Menurut pandangan saya sebagai orangtua muda, sudah selayaknya kita mendukung. Jangan menyia-nyiakan anak yang memang berbakat di bidang tertentu selama bakat itu positif serta berguna bagi dirinya sendiri dan orang lain. Manfaatnya harus bisa dirasakan sampai ke lingkungan dan orang lain. Bakat merupakan anugerah. 

Tak semua orang memiliki anugerah yang sama. Ia merupakan salah satu pembentukan karakter anak. Lewat bakat, kreativitas anak akan tumbuh. Anak bisa belajar banyak tentang arti sebuah usaha dan kerja keras. 
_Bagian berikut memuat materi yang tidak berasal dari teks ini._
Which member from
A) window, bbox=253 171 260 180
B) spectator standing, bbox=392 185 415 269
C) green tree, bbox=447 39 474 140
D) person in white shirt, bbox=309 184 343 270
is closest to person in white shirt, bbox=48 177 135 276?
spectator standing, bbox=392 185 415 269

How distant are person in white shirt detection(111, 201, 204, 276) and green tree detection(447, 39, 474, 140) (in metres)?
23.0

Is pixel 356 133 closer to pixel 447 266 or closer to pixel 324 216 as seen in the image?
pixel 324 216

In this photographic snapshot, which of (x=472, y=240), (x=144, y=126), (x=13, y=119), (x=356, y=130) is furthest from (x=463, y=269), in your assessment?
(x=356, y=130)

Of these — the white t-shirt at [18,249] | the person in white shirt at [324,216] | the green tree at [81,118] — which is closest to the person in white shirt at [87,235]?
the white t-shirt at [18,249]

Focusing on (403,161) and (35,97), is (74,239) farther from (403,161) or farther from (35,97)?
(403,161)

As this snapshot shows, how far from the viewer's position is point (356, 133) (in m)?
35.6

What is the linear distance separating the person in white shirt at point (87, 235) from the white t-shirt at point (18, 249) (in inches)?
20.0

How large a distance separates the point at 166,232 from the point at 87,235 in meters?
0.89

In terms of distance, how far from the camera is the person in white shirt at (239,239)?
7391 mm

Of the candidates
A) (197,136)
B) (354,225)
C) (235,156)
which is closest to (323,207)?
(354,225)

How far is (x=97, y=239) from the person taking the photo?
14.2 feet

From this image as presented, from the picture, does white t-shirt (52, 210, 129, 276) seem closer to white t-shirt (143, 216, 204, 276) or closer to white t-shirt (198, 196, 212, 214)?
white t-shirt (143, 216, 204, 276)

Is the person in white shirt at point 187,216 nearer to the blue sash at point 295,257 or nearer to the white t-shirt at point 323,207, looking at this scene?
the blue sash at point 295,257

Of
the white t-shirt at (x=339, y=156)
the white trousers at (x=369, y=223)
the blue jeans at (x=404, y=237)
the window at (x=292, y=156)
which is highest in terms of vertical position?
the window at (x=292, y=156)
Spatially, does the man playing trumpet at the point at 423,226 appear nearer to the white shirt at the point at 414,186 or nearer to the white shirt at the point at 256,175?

Ia akan merasakan gagal, lalu di titik ini kita sebagai orangtua akan membuatnya mengerti tentang arti sebuah perjuangan serta mengajarkan kepada anak tentang semangat pantang menyerah. 

Oleh karena itu, ketika jatuh ia akan bangkit kembali dan mengejar cita-citanya hingga ia berhasil. Maka peran orangtua begitu pentingnya dalam mendampingi anak menapaki masa depan. Memaksakan kehendak hanya akan membuat hasil yang tidak maksimal. Setengah-setengah bahkan bisa berakibat pada kegagalan.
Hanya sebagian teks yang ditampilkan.